- Sono stanca – disse. – Quando arriviamo?
Aveva appena compiuto l’undicesimo anno di età, era brutta come la fame e cattiva come la miseria, ma suonava divinamente il flauto e scuoiava uno scoiattolo nel tempo in cui cantava Maramao perché sei morto.
- Non lo so, pulce, non frignare – rispose Sara, sorella maggiore.
- Sei cattiva! Io mi fermo qui – disse Lalia sedendosi. Si strinse le gambe al petto facendo scivolare fuori dalla gonna le ginocchia ossute.
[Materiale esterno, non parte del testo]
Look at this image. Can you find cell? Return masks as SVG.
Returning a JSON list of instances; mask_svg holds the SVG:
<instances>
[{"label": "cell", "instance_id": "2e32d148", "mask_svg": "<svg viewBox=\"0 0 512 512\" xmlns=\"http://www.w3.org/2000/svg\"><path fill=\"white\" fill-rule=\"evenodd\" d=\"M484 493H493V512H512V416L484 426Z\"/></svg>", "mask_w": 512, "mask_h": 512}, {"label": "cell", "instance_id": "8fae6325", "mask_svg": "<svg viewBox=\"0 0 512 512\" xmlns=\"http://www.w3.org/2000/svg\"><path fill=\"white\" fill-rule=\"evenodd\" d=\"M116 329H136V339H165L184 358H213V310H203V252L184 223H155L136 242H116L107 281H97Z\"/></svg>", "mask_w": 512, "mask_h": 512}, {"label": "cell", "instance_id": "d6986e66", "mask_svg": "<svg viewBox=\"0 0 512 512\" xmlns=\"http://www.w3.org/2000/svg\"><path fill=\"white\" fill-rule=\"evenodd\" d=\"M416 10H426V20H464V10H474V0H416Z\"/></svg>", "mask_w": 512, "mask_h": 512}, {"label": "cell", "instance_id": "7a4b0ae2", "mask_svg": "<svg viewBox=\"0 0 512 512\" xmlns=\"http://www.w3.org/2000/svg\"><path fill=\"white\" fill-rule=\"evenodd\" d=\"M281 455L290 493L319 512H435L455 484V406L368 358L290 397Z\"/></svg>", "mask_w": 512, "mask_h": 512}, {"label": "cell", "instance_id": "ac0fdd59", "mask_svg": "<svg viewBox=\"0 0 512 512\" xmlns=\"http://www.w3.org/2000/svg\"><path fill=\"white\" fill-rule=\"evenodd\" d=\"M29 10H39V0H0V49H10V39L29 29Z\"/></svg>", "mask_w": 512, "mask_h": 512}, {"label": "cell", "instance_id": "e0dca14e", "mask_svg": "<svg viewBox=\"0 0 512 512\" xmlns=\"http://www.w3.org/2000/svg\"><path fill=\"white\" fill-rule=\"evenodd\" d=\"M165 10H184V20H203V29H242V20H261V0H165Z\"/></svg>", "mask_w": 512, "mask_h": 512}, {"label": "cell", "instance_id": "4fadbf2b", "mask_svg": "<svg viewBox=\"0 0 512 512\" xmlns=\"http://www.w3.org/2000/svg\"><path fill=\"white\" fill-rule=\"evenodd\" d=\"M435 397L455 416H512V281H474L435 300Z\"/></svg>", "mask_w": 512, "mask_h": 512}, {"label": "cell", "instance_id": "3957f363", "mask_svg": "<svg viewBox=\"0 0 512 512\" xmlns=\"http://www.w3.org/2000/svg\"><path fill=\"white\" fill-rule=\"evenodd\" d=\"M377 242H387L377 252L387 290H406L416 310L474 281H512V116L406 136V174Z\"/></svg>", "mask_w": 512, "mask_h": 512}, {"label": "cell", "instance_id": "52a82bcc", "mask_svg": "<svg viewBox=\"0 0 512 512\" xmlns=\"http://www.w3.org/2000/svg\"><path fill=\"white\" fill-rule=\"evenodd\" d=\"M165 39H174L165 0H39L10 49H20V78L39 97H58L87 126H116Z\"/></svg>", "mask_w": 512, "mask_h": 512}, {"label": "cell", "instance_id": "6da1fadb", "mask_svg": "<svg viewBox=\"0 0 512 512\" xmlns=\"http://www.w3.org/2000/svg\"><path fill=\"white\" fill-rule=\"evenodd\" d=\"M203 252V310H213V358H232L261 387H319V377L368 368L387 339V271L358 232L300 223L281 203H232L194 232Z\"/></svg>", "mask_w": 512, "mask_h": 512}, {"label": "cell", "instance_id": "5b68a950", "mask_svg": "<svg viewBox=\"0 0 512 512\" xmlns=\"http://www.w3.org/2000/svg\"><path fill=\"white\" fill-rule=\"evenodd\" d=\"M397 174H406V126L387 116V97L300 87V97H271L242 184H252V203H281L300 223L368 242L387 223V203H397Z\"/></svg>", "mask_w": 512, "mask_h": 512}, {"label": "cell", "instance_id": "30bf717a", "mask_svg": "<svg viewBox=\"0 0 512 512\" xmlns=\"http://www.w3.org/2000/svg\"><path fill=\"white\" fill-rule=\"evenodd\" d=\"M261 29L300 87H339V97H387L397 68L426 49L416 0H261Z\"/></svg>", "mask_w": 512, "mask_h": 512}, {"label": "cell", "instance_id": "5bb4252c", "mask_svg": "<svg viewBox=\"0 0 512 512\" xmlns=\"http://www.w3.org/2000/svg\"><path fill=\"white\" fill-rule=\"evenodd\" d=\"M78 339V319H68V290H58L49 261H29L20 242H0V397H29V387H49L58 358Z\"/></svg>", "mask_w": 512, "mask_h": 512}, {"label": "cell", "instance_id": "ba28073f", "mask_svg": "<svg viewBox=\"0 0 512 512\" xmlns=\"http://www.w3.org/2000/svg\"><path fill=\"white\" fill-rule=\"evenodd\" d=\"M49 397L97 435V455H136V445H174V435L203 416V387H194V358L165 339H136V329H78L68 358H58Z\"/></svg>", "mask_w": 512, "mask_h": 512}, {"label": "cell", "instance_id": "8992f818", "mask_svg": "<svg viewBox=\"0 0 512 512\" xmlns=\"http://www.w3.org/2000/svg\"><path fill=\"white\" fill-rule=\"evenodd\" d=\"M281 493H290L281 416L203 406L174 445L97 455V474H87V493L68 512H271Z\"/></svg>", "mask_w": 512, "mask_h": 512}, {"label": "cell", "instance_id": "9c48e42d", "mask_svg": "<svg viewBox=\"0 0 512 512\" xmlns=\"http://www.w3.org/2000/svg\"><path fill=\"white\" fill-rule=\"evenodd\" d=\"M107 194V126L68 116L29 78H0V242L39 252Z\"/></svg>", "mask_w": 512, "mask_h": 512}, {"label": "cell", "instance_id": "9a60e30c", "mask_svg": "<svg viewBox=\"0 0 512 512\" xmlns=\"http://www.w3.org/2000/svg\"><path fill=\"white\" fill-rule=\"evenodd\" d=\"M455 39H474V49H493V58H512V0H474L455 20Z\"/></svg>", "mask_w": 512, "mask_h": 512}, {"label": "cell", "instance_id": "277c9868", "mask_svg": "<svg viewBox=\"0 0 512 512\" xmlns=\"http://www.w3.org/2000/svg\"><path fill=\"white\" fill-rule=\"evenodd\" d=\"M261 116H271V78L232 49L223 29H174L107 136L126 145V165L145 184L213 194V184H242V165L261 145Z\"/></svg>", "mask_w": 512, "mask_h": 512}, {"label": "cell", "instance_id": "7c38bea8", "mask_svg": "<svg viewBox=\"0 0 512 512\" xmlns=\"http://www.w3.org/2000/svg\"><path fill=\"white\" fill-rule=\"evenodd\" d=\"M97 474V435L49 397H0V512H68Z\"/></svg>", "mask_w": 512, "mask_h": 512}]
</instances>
- Se ci fosse nostro padre non faresti così. Te ne approfitti perché sono troppo buona e non uso la cinghia!
Lalia sbuffò. – Tanto non riesci a prendermi, sei lenta.
- Non farmi arrabbiare, pulce, ci riposiamo cinque minuti e ripartiamo, capito?
Lalia era sempre stata insofferente a qualsiasi tipo di ordine e non gradiva affatto che la sorella usasse quel tono.
- No! – gridò. – Ho sete, ho fame e sono stanca, capito?
Sara sbuffò e si piantò le mani sui fianchi. – Oh, va bene – cedette. – Alla prossima casa ci esibiamo in cambio della cena. Ora alzati.
Lalia valutò attentamente le parole della sorella e non ci trovò alcun inganno, perciò si alzò in piedi e riprese mesta mesta a camminare.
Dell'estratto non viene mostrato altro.